"I'm Not Sure, But...": Examining the Impact of Large Language Models' Uncertainty Expression on User Reliance and Trust (2405.00623v2)

Published 1 May 2024 in cs.HC and cs.AI

Abstract: Widely deployed LLMs can produce convincing yet incorrect outputs, potentially misleading users who may rely on them as if they were correct. To reduce such overreliance, there have been calls for LLMs to communicate their uncertainty to end users. However, there has been little empirical work examining how users perceive and act upon LLMs' expressions of uncertainty. We explore this question through a large-scale, pre-registered, human-subject experiment (N=404) in which participants answer medical questions with or without access to responses from a fictional LLM-infused search engine. Using both behavioral and self-reported measures, we examine how different natural language expressions of uncertainty impact participants' reliance, trust, and overall task performance. We find that first-person expressions (e.g., "I'm not sure, but...") decrease participants' confidence in the system and tendency to agree with the system's answers, while increasing participants' accuracy. An exploratory analysis suggests that this increase can be attributed to reduced (but not fully eliminated) overreliance on incorrect answers. While we observe similar effects for uncertainty expressed from a general perspective (e.g., "It's not clear, but..."), these effects are weaker and not statistically significant. Our findings suggest that using natural language expressions of uncertainty may be an effective approach for reducing overreliance on LLMs, but that the precise language used matters. This highlights the importance of user testing before deploying LLMs at scale.

PDF Abstract

LLMs and User Trust: Does Expressing Uncertainty Help?

Introduction to the Study

LLMs are being integrated into a variety of applications impacting our everyday decision-making processes. However, these models can output convincing but incorrect answers, leading to potential overreliance by users. Addressing overreliance is crucial, especially in high-stakes applications like medical information search. One proposed solution to mitigate this issue is for LLMs to express their uncertainty about the information they provide.

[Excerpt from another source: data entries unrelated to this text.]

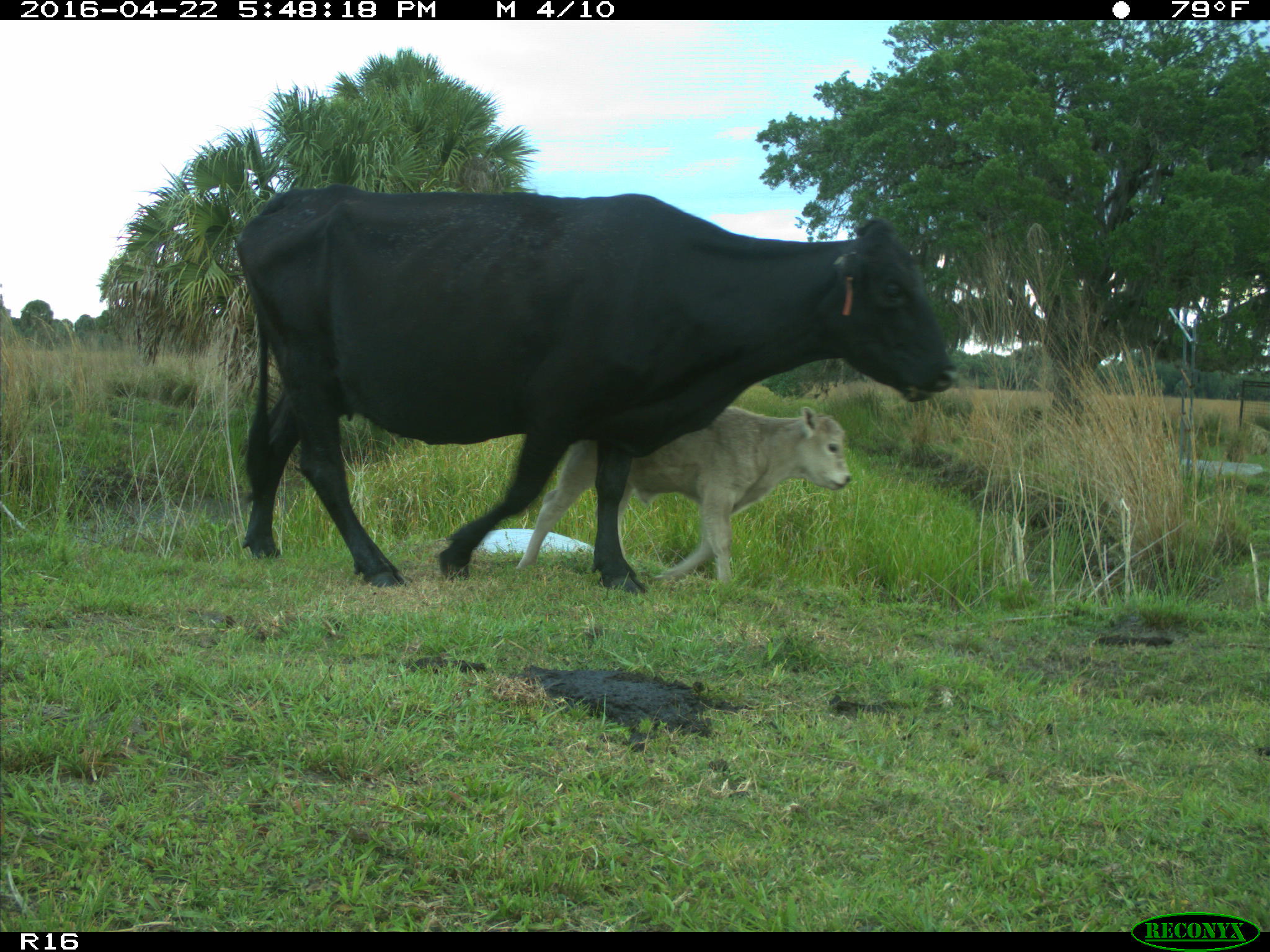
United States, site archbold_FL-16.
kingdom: Animalia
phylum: Chordata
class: Mammalia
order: Artiodactyla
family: Bovidae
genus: Bos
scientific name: Bos taurus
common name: domestic cow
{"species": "Bos taurus (domestic cow)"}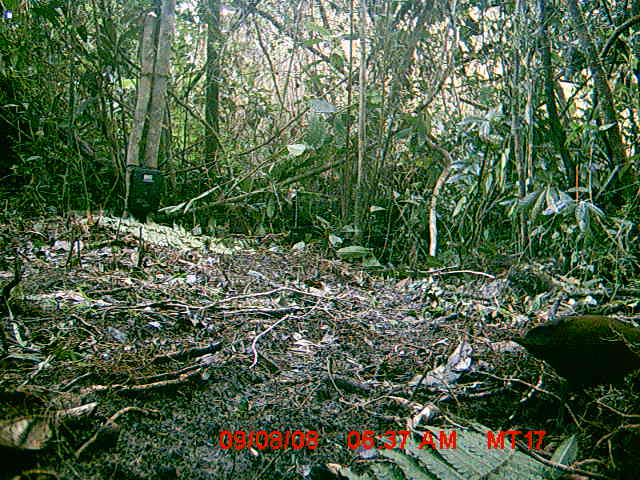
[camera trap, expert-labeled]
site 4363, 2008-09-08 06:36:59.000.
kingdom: Animalia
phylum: Chordata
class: Aves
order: Gruiformes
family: Sarothruridae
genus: Mentocrex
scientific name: Mentocrex kioloides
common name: madagascar wood rail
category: canirallus kioloides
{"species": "canirallus kioloides (madagascar wood rail) (Mentocrex kioloides)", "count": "1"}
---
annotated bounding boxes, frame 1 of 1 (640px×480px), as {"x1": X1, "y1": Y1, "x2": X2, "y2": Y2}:
canirallus kioloides: {"x1": 501, "y1": 312, "x2": 639, "y2": 400}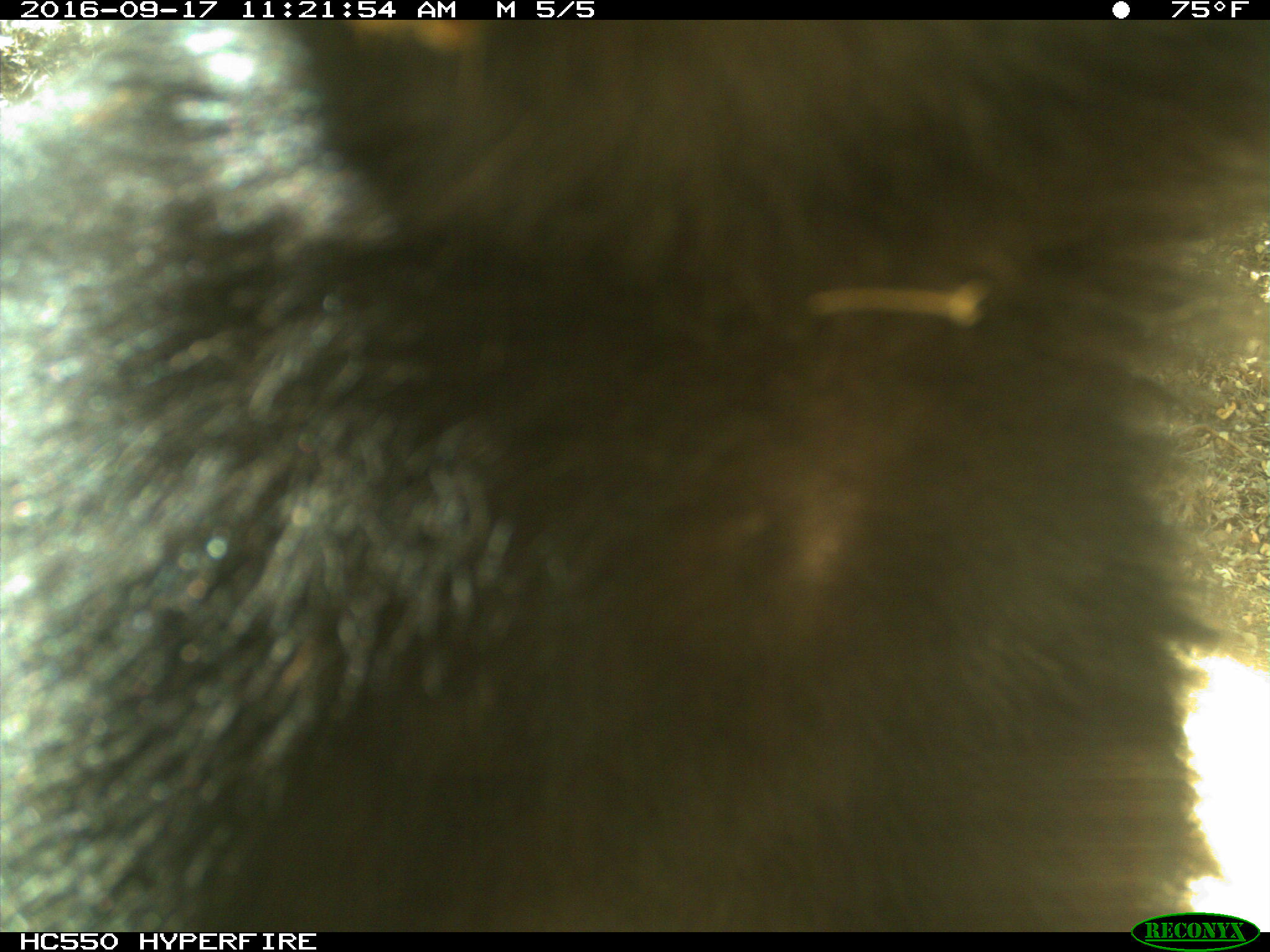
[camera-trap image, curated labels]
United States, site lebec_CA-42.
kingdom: Animalia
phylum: Chordata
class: Mammalia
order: Carnivora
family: Ursidae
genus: Ursus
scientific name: Ursus americanus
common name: american black bear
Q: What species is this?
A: Ursus americanus (american black bear).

The paper explored how different formulations of uncertainty in LLM responses influence user reliance and trust. Using a fictional LLM-infused search engine, it assessed how participants responded when the engine expressed uncertainty in first-person ("I'm not sure, but...") compared to a general perspective ("It's not clear, but...").

Key Findings

The impact of expressing uncertainty in LLM outputs was significant in modifying user behavior:

Trust and Reliance: When LLMs expressed uncertainty, particularly in the first-person, users showed a decrease in their reliance on the provided answers. They were less likely to agree with the system’s answers when uncertainty was indicated.
Confidence Levels: Responses that included uncertainty expressions led to lower confidence in the LLM’s outputs. This effect was somewhat stronger when the uncertainty was expressed in the first-person.
Accuracy and Decision Making: Interestingly, expressing doubt increased the accuracy of user responses. This suggests that uncertainty cues may lead to more cautious information processing and verification by users.
Use of External Information: Users were more likely to consult linked sources or perform their own searches when the LLM expressed uncertainty. This indicates an increased effort to seek verification when provided with uncertain responses.

Implications for AI Development and Policy

The findings highlight the nuanced role of language in user interactions with AI systems. Expressing uncertainty can indeed help mitigate overreliance, particularly when LLMs are wrong. However, the manner of expression (first-person vs. general) and the context of use need careful consideration.

For AI developers, these results underscore the importance of involving end-users in testing different formulations of uncertainty expression during the development phase. This user-centered approach can enhance the effectiveness of such strategies in real-world applications.

From a policy perspective, the paper suggests that flexibility and evidence-based approaches are crucial in drafting regulations. Policies that mandate or encourage transparency about AI uncertainties should consider variability in user interpretation and the potential impacts on user trust and behavior.

Considerations for Future Research

The paper, while informative, is not without limitations. The controlled experiment may not capture all complexities of real-life interactions with LLMs. Future research could explore different contexts, the long-term effects of repeated interactions with such systems, and cultural variations in interpreting uncertainty cues. Also, further work is needed to examine the balance between reducing overreliance and avoiding underreliance, where users might dismiss helpful AI contributions due to expressed uncertainties.

Conclusion

The careful integration of uncertainty expressions into LLM outputs offers a promising avenue for enhancing user interactions by reducing unhelpful overreliance. However, this should be tailored to user needs and thoroughly tested in diverse real-world scenarios to fully understand its benefits and limitations.